__Quoted text__

To authorize the Company’s Board of Directors to effect a share combination of all of our outstanding ordinary shares, at a ratio not to exceed one-for-twenty;

All shareholders of record of shares of the Company at the close of business on September 23, 2014 are entitled to notice of, and vote on the matters to be acted on at, the Meeting and any adjournment.
 
You are cordially invited to attend the Meeting.
 
A Proxy Statement describing the matters to be considered at the Meeting is attached to this Notice.  Our 2013 Annual Report accompanies this Notice, but it is not deemed to be part of the Proxy Statement.
 
If you plan to attend the Meeting, please notify us of your intentions. This will assist us with meeting preparations. If your shares are not registered in your own name and you would like to attend the Meeting, please follow the instructions contained in the Notice of Internet Availability of Proxy Materials that is being mailed to you and any other information forwarded to you by your broker, trust, bank, or other holder of record to obtain a valid proxy from it. This will enable you to gain admission to the Meeting and vote in person.
 
 
By Order of the Board of Directors,
 
 
/s/ Mingwang Lu
September 26, 2014
Chairman and Chief Executive Officer

 
 
 

 
 
 
YOUR VOTE IS IMPORTANT
 
It is important that your shares are represented at the Meeting. We urge you to review the attached Proxy Statement and, whether or not you plan to attend the Meeting in person, please vote your shares promptly by casting your vote via the Internet or, if you receive a full set of proxy materials by mail or request one be mailed to you, and prefer to mail your proxy or voter instructions, please complete, sign, date, and return your proxy or vote instruction form in the pre-addressed envelope provided, which requires no additional postage if mailed in the United States. You may revoke your vote by submitting a subsequent vote over the Internet or by mail before the Meeting, or by voting in person at the Meeting.

__Material shown__
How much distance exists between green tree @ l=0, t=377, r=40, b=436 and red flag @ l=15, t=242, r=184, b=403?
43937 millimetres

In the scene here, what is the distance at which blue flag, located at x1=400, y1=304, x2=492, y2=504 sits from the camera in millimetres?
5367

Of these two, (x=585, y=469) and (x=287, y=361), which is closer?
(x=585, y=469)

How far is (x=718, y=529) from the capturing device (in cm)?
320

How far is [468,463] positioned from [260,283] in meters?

__What you need to do__
[1] According to the shareholder meeting notice, what date determines which shareholders of record may receive notice of the Meeting and vote?
[2] Return the part of the shareholder meeting notice that opens with the words "All shareholders of" and closes with "the Proxy Statement.", copied word for word.

__Solved tasks__
[1] The close of business on September 23, 2014.

[2]
All shareholders of record of shares of the Company at the close of business on September 23, 2014 are entitled to notice of, and vote on the matters to be acted on at, the Meeting and any adjournment.
 
You are cordially invited to attend the Meeting.
 
A Proxy Statement describing the matters to be considered at the Meeting is attached to this Notice.  Our 2013 Annual Report accompanies this Notice, but it is not deemed to be part of the Proxy Statement.